§ **Document**
'''

Works capture beauty with light


Illuminating reliefs rely on materials

April 06, 2004|By Glenn McNatt | Glenn McNatt,SUN ART CRITIC

German artist Annette Sauermann's severe and luminous wall relief sculptures, on view at C. Grimaldis Gallery through May 22, look at first glance like 1960s-inspired minimalist boxes with bands of white paper or film stretched taut across their open frames.

In fact, however, the inspiration for Sauermann's geometric constructions comes less from Donald Judd's austere investigations of rectangular solids than from James Turrell's ecstatic meditations on light or Mark Rothko's color field paintings.

Though Sauermann's sculptures speak the formal language of minimalism, their subject concerns the spiritual qualities of light. They are invitations to experience a higher level of consciousness and as such share many of the lofty, transcendent aspirations of earlier, pre-minimalist modern art.

'''

§ **Supplied material**
'''

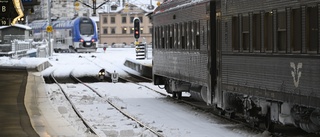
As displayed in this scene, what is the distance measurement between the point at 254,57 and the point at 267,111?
1052mm

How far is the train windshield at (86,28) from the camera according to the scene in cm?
7988

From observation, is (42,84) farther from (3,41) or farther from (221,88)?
(3,41)

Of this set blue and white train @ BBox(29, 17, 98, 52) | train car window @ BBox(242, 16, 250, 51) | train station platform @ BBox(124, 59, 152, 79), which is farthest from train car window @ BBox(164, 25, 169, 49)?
blue and white train @ BBox(29, 17, 98, 52)

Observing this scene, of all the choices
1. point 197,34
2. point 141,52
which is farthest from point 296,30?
point 141,52

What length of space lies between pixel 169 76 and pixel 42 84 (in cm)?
989

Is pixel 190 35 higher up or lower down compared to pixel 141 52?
higher up

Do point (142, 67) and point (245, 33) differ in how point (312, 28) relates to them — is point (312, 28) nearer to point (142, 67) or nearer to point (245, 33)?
point (245, 33)

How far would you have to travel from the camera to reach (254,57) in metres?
14.7

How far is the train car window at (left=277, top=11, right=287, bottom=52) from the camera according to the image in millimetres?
13055

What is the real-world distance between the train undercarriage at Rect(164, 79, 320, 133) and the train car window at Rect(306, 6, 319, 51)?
1069 mm

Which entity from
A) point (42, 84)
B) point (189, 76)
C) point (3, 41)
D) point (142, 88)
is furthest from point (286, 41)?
point (3, 41)

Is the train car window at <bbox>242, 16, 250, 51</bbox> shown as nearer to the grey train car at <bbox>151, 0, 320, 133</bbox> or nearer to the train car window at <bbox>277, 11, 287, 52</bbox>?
the grey train car at <bbox>151, 0, 320, 133</bbox>

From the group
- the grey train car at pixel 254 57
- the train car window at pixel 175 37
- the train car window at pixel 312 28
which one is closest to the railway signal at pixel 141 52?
the train car window at pixel 175 37

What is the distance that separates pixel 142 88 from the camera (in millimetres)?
29906
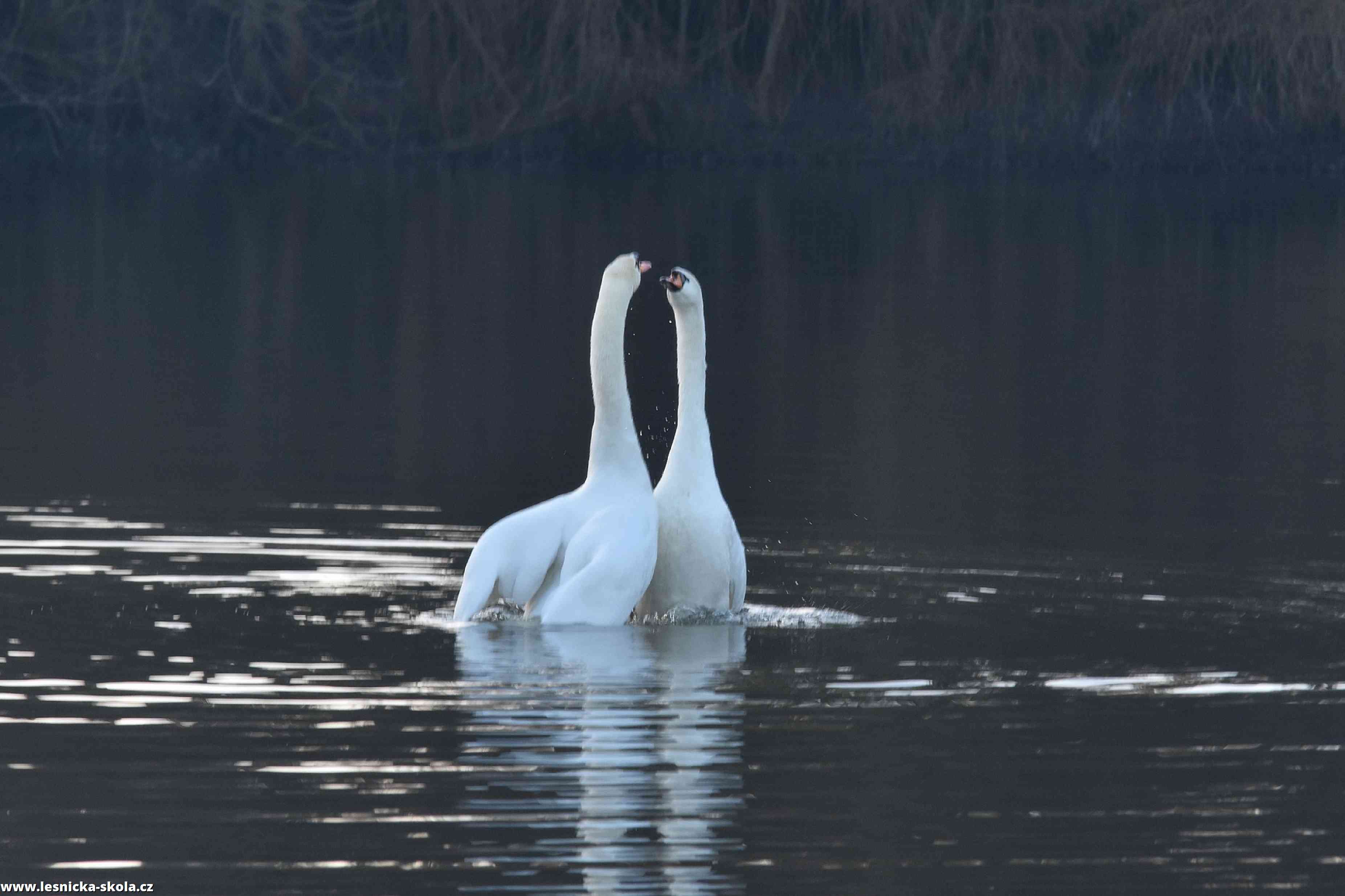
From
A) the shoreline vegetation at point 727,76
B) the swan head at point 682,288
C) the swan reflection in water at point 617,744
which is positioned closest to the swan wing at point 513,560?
the swan reflection in water at point 617,744

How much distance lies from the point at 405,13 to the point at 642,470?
27.6 metres

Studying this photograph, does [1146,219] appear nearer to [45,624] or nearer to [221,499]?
[221,499]

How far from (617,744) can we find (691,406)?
8.09 feet

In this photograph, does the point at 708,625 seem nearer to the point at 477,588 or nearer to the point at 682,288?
the point at 477,588

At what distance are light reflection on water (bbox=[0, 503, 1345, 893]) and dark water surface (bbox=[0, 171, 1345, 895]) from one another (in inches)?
0.8

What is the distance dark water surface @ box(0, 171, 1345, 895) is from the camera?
6488 mm

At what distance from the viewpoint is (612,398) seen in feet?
30.9

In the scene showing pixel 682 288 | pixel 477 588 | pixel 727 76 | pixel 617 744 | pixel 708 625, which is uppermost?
pixel 727 76

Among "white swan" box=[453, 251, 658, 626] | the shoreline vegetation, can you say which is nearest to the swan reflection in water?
"white swan" box=[453, 251, 658, 626]

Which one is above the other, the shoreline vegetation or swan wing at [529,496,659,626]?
the shoreline vegetation

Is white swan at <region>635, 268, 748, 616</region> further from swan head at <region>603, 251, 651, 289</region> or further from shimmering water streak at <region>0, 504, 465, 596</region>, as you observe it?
shimmering water streak at <region>0, 504, 465, 596</region>

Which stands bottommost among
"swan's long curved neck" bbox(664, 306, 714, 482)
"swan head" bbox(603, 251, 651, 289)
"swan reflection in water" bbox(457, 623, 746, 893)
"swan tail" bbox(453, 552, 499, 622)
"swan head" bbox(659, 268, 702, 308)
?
"swan reflection in water" bbox(457, 623, 746, 893)

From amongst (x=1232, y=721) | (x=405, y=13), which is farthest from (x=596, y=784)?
(x=405, y=13)

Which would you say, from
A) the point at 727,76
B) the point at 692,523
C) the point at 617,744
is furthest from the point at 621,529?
the point at 727,76
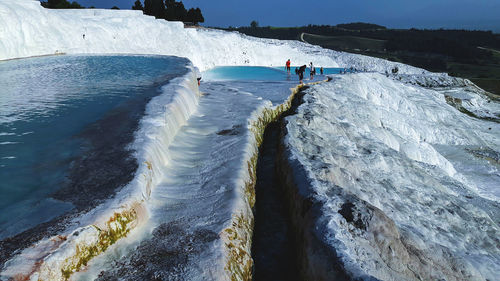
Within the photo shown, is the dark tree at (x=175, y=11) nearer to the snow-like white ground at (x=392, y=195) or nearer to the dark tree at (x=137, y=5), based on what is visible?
the dark tree at (x=137, y=5)

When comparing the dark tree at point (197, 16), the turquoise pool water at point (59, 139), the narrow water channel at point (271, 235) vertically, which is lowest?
the narrow water channel at point (271, 235)

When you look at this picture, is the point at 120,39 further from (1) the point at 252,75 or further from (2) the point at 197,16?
(2) the point at 197,16

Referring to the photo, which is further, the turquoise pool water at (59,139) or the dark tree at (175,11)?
the dark tree at (175,11)

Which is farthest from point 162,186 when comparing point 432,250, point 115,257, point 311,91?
point 311,91

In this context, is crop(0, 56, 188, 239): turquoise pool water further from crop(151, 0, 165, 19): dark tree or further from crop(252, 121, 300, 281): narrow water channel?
crop(151, 0, 165, 19): dark tree

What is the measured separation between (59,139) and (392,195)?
8.34 meters

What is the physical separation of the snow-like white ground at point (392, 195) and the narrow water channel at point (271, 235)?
0.92 meters

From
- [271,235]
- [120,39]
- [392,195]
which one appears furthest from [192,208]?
[120,39]

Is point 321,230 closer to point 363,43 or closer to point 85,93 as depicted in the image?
point 85,93

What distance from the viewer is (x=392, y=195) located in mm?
7996

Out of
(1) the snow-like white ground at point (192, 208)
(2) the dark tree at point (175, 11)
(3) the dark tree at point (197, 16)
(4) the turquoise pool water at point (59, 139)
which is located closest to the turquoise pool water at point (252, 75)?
(4) the turquoise pool water at point (59, 139)

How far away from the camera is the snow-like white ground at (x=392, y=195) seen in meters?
4.68

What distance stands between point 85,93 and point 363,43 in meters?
110

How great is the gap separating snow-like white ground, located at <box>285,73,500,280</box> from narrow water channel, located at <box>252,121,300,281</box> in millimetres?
924
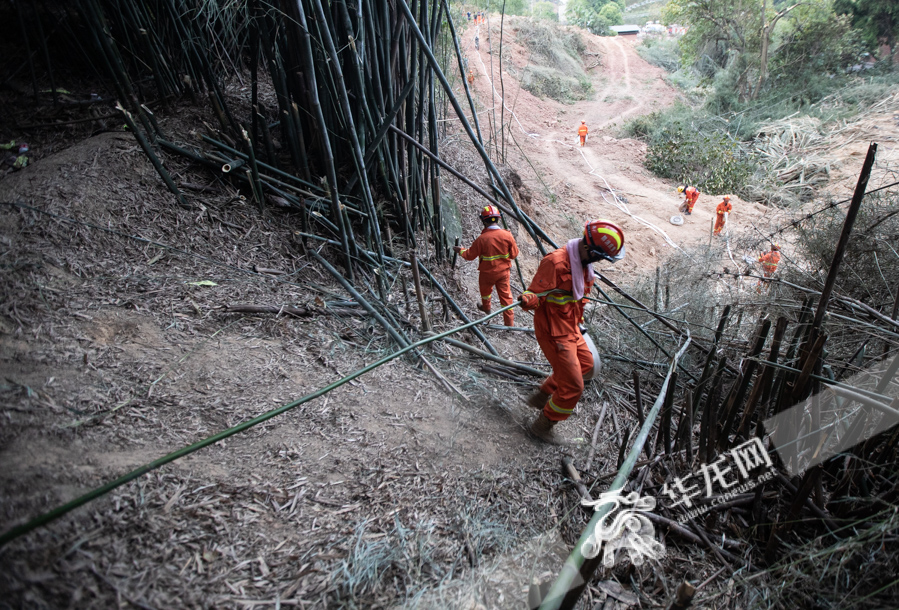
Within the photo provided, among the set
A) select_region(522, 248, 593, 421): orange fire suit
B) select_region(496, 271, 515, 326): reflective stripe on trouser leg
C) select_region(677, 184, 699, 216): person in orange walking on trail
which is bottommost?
select_region(677, 184, 699, 216): person in orange walking on trail

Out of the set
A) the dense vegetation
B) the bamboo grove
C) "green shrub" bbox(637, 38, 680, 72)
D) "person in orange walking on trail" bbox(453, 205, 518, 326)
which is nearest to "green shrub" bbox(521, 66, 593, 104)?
the dense vegetation

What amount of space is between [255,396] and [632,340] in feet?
11.0

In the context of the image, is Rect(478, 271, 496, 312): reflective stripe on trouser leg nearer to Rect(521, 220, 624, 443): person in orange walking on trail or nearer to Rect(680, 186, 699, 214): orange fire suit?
Rect(521, 220, 624, 443): person in orange walking on trail

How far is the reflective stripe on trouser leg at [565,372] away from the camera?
270 cm

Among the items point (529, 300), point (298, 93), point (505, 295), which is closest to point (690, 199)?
point (505, 295)

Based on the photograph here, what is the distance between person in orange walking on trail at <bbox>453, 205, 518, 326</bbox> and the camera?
4.38m

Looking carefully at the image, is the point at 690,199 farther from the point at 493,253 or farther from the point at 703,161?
the point at 493,253

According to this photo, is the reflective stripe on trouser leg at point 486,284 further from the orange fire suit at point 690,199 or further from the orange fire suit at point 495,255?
the orange fire suit at point 690,199

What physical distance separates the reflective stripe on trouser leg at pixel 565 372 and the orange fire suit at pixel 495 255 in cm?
151

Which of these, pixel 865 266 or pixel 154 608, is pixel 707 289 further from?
pixel 154 608

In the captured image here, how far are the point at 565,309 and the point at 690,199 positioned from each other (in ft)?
29.7

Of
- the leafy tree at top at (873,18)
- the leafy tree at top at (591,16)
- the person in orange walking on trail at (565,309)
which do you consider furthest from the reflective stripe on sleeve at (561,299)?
the leafy tree at top at (591,16)

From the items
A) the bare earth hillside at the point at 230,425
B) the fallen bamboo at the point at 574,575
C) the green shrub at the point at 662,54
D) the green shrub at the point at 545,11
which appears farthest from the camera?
the green shrub at the point at 662,54

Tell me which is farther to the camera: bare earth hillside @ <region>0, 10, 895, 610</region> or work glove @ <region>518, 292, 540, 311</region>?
work glove @ <region>518, 292, 540, 311</region>
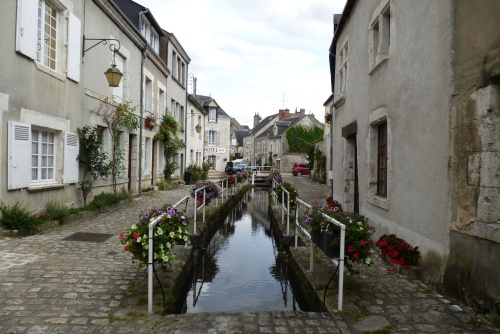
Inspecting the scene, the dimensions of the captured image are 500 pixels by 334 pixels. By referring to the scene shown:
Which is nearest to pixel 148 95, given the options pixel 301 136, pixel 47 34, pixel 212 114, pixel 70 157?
pixel 70 157

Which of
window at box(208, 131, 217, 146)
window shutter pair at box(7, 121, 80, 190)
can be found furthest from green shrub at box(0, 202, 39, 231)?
window at box(208, 131, 217, 146)

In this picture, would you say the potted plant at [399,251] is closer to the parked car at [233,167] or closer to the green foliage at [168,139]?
the green foliage at [168,139]

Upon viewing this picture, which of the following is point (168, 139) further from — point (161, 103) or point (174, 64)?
point (174, 64)

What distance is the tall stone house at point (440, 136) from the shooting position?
12.8 feet

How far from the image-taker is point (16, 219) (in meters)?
7.24

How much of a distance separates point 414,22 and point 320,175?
2228 centimetres

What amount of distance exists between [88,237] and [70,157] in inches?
116

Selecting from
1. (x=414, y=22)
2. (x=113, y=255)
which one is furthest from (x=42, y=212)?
(x=414, y=22)

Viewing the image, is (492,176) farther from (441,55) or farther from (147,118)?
(147,118)

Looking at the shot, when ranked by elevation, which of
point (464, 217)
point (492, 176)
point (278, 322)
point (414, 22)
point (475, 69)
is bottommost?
point (278, 322)

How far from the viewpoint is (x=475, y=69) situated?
4129 mm

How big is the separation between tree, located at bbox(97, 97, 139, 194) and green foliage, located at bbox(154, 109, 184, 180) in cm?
499

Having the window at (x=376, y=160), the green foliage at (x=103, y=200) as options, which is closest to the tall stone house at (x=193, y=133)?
the green foliage at (x=103, y=200)

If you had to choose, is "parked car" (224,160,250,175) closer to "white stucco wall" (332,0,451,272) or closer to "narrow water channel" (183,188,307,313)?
"narrow water channel" (183,188,307,313)
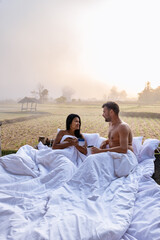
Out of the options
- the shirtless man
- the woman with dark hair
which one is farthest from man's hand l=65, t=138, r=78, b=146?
→ the shirtless man

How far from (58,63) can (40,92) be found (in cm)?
76

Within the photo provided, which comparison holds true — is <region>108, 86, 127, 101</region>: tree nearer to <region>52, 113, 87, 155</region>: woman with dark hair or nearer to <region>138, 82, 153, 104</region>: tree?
<region>138, 82, 153, 104</region>: tree

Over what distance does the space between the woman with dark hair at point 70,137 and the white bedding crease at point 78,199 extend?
191 millimetres

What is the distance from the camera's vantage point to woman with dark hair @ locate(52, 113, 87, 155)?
2625 millimetres

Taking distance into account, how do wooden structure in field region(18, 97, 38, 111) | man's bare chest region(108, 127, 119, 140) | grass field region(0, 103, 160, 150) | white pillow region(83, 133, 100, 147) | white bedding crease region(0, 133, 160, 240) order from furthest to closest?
wooden structure in field region(18, 97, 38, 111), grass field region(0, 103, 160, 150), white pillow region(83, 133, 100, 147), man's bare chest region(108, 127, 119, 140), white bedding crease region(0, 133, 160, 240)

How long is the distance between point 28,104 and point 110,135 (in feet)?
8.28

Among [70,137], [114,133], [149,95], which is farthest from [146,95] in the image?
[70,137]

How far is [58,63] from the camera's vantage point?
166 inches

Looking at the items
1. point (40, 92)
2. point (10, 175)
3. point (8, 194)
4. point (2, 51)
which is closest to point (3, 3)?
point (2, 51)

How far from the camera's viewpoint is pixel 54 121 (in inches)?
173

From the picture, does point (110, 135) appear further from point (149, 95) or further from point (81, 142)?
point (149, 95)

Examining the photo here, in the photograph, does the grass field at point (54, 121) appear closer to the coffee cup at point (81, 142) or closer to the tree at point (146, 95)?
the tree at point (146, 95)

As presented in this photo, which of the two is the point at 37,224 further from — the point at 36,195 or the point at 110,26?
the point at 110,26

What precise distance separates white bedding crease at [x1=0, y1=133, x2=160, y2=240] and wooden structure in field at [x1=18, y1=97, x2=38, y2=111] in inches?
83.7
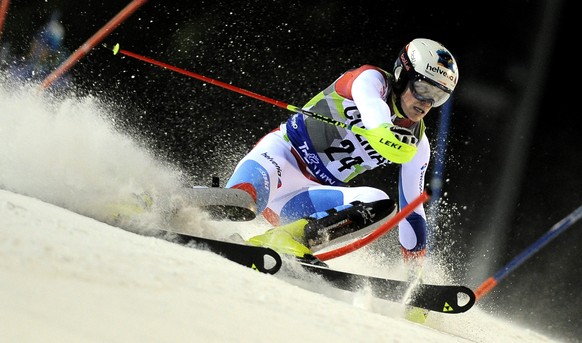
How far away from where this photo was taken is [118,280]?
1.70 m

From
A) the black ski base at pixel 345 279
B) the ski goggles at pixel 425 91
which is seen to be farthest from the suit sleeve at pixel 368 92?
the black ski base at pixel 345 279

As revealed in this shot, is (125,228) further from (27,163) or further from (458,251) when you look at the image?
(458,251)

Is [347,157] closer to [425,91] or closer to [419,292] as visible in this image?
[425,91]

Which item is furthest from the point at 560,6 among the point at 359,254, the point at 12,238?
the point at 12,238

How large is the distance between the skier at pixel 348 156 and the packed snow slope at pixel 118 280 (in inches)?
11.9

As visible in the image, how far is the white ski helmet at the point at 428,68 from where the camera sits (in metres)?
3.36

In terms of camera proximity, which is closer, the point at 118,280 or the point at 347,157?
the point at 118,280

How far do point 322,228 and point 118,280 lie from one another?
1.55 m

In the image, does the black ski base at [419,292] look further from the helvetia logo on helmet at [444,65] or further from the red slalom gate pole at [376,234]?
the helvetia logo on helmet at [444,65]

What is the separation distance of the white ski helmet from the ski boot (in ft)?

'''

§ **Task instructions**
a. According to the review of Annette Sauermann's wall reliefs, through what date are the sculptures on view at C. Grimaldis Gallery?
b. Carry on the review of Annette Sauermann's wall reliefs from the point where it ends.

§ **Outputs in order**
a. May 22.

b.
Sauermann's sculptures consist of rectangular cast concrete block linked by thin, translucent sheets of a plastic material similar to Mylar. Functionally, they are "light boxes" or "light traps" that capture the illumination of the space they are installed in and transmute it into lyrical and uncanny visual poetry.

In her earlier sculptures and installation works, Sauermann played off the smooth, brilliant surfaces of snowy white Japanese rice paper against the dark, roughly finished faces of her concrete forms. The result was a robust yet oddly mystical dialog between the sharply contrasting textures and colors of her signature materials.

In her current work, the artist substitutes an environmentally more stable plastic material called lightfilter for the rice paper. The qualities of the material include a capacity to reflect extremely subtle variations in the color and intensity of the light falling on it, so that the pieces imperceptibly but continuously change their appearance throughout the day in truly magical fashion.

The gallery is at 523 N. Charles St. Hours are 10 a.m. to 5:30 p.m. Tuesday-Saturday. Call 410-539-1080.

More with light

The steel and glass light-box sculptures of Chicago artist Peter Stanfield also depend for their effect on a subtle dialog between contrasting materials, but in Stanfield's case the exchange also involves language.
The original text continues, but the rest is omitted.